City Strolls has been hopefully serving a useful community function for the last 10 years. During that time the site has hosted events, updates and community activities.
A quote has sat at the top of City Strolls from the start. “This is the city and I am one of its citizens. Whatever interests the rest interests me, politics, wars, markets, newspapers, schools, the mayor and councils, banks, tariffs, steamships, factories, stocks, stores, real estate and personal estate.” Walt Whitman. It still encompasses to me what are the essential ingredients to life in the city (or anywhere).
If you do not get out and engage with other human beings you will not have much to say about them. City Strolls was, back in the day, when I had time to organise strolls and participate in them, about doing just that – strolling in your city. Not walking to go someplace with your head down, but looking up like a tourist and looking at, sometimes even well known things afresh. There was no planned root to a stroll. Time varied from 2 hours to 6 or so. Kids would be bored for the first bit but soon would be off exploring where they wanted, because we were free to wander anywhere, it wasn’t important. The conversation went where it needed to go. There were no leaders we were all tour guides.
Like other aspects of our lives, we need to put ourselves in the moment, to understand the connections. We learn by walking, by observing, by juxtaposing elements, how things overlay, interact, relate to each other. Looking at things from different angles, reserving judgment till we know all of the facts –till we look ourselves.
Peoples lives today are filled with endless farcical anomalies and deviations that folk are forced to worry about. We can only offer or highlight a few alternative paths through this debris, that may shine some light on the things we should really be worrying about. And on things that can offer some reflection on more human ways to live.
City Strolls Is dedicated to:
• Common Good awareness and the commons in general.
• Creating critical connections towards movement building.
• Encouraging organising social change towards institutional change.

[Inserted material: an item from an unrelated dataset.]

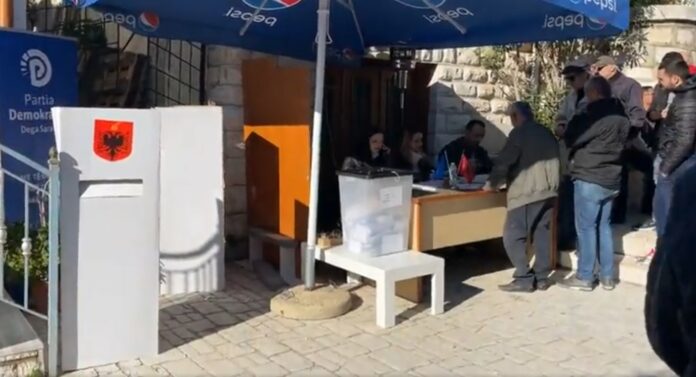 PRIMARET Demokaratët do votojnë më 1 Mars për të zgjedhur kandidatët për deputetë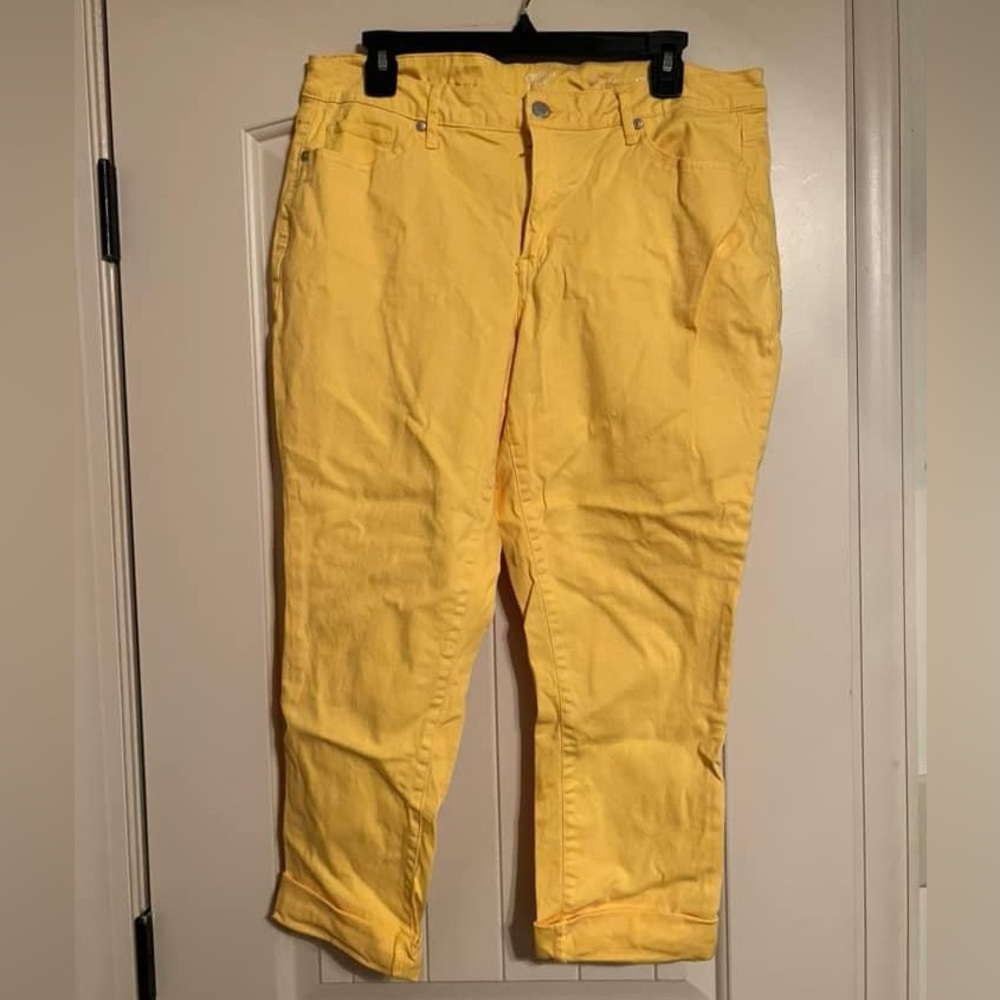 EUC - Crown & Ivy- Golden Yellow cropped denim- size 12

• Creating events to encourage solidarity, learning and understanding.
• Encouraging skill sharing, networking and the avoidance of reinventing the wheel.
• Including: Encouraging the use of what we have that is free and available.
• Encouraging the use of free software and computer programming.
• Encouraging education and learning, Free University, Open Education…
• Encouraging growing, gardening, Understanding food sovereignty and permaculture.
• Transferring the organisational skills learned in the garden to the community.
• Participatory Action Research and the production of community documentation.
• Encourage young folk to organise and encourage their responsibility through self run projects.
• Relearning the city and taking it back from commerce, traffic and corporate blight.
• Carry out tasks and events with imagination to encourage participation.
• Broadening awareness of wider political activity.
• Using any medium available to express these ideas.